Since RouterOS v7, it is possible to route traffic using the L3 HW offloading on certain devices. See more details on L3 Hardware Offloading.
DHCP-Server
To get the DHCP-Server working for each VLAN ID, the server must be set up on the previously created VLAN interfaces (one server for each VLAN ID). Preferably each VLAN ID should have its own subnet and its own IP pool. A DNS Server could be specified as the router's IP address for a particular VLAN ID or a global DNS Server could be used, but this address must be reachable.

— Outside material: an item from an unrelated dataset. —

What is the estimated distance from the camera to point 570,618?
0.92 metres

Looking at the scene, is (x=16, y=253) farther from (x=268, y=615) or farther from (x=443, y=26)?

To set up the DHCP-Server, use these commands on the Router:
/ip pool add name=VLAN10_POOL ranges=192.168.10.100-192.168.10.200 add name=VLAN20_POOL ranges=192.168.20.100-192.168.20.200 add name=VLAN30_POOL ranges=192.168.30.100-192.168.30.200 /ip dhcp-server add address-pool=VLAN10_POOL disabled=no interface=VLAN10 name=VLAN10_DHCP add address-pool=VLAN20_POOL disabled=no interface=VLAN20 name=VLAN20_DHCP add address-pool=VLAN30_POOL disabled=no interface=VLAN30 name=VLAN30_DHCP /ip dhcp-server network add address=192.168.10.0/24 dns-server=192.168.10.1 gateway=192.168.10.1 add address=192.168.20.0/24 dns-server=192.168.20.1 gateway=192.168.20.1 add address=192.168.30.0/24 dns-server=192.168.30.1 gateway=192.168.30.1
In case the router's DNS Server is being used, don't forget to allow remote requests and make sure DNS Servers are configured on the router. Use these commands on the Router:
/ip dns set allow-remote-requests=yes servers=8.8.8.8
Make sure to secure your local DNS Server with Firewall from the outside when using allow-remote-requests set to yes since your DNS Server can be used for DDoS attacks if it is accessible from the Internet by anyone.

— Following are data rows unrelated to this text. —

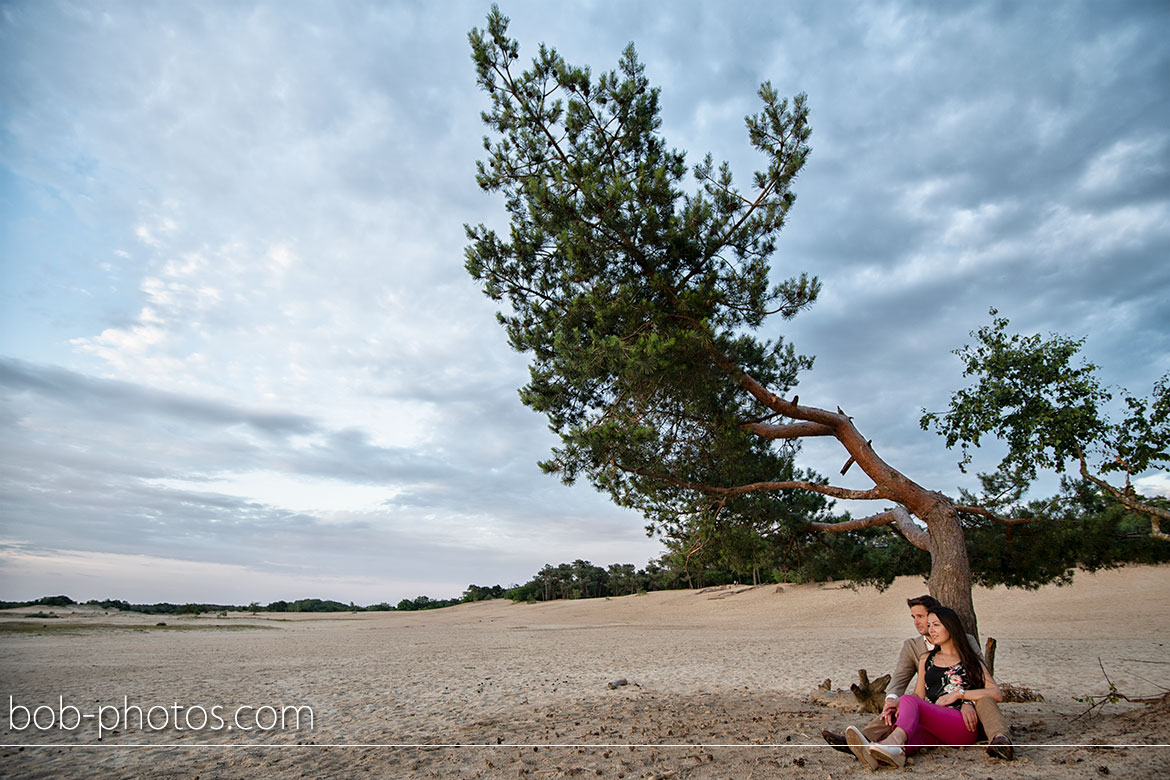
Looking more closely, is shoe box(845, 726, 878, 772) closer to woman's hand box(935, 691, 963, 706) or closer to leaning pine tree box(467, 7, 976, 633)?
woman's hand box(935, 691, 963, 706)

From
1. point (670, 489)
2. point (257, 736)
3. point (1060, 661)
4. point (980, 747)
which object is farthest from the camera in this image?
point (1060, 661)

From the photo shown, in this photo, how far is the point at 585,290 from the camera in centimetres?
1025

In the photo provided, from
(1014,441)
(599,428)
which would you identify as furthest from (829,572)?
(599,428)

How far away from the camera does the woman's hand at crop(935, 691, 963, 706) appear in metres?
5.22

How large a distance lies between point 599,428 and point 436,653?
17147 mm

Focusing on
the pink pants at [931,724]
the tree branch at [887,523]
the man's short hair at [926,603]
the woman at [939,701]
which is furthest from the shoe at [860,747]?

Don't forget to create NAT, assuming that sfp-sfpplus8 is used as WAN port, use these commands on the Router:
/ip firewall nat add action=masquerade chain=srcnat out-interface=sfp-sfpplus8
Jumbo frames
One can increase the total throughput in such a setup by enabling jumbo frames. This reduces the packet overhead by increasing the Maximum Transmission Unit (MTU). If a device in your network does not support jumbo frames, then it will not benefit from a larger MTU. Usually, the whole network does not support jumbo frames, but you can still benefit when sending data between devices that support jumbo frames, including all switches in the path.

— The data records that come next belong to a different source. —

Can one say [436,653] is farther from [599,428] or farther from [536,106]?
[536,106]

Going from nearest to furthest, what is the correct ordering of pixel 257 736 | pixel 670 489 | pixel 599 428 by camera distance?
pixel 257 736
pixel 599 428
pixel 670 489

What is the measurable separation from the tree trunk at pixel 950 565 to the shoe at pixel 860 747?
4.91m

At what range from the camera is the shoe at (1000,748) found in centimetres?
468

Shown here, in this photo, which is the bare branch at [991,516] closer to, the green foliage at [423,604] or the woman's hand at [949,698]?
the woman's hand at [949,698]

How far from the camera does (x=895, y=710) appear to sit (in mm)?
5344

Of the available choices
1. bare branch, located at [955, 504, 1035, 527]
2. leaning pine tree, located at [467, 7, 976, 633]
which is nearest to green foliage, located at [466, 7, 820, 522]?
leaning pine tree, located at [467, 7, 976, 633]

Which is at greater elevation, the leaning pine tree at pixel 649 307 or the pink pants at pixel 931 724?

In this case, if clients behind SwitchA and client behind SwitchC support jumbo frames, then enabling jumbo frames will be beneficial. Before enabling jumbo frames, determine the MAX-L2MTU by using this command:
[admin@SwitchA] > interface print Flags: R - RUNNING Columns: NAME, TYPE, ACTUAL-MTU, L2MTU, MAX-L2MTU, MAC-ADDRESS # NAME TYPE ACTUAL-MTU L2MTU MAX-L2MTU MAC-ADDRESS 1 R sfp-sfpplus1 ether 1500 1584 10218 64:D1:54:FF:E3:7F
More information can be found in MTU manual page.
When MAX-L2MTU is determined, choose the MTU size depending on the traffic on your network, use this command on SwitchA, SwitchB, and SwitchC:
/interface ethernet set [ find ] l2mtu=10218 mtu=10218
Don't forget to change the MTU on your client devices too, otherwise, the above-mentioned settings will not have any effect.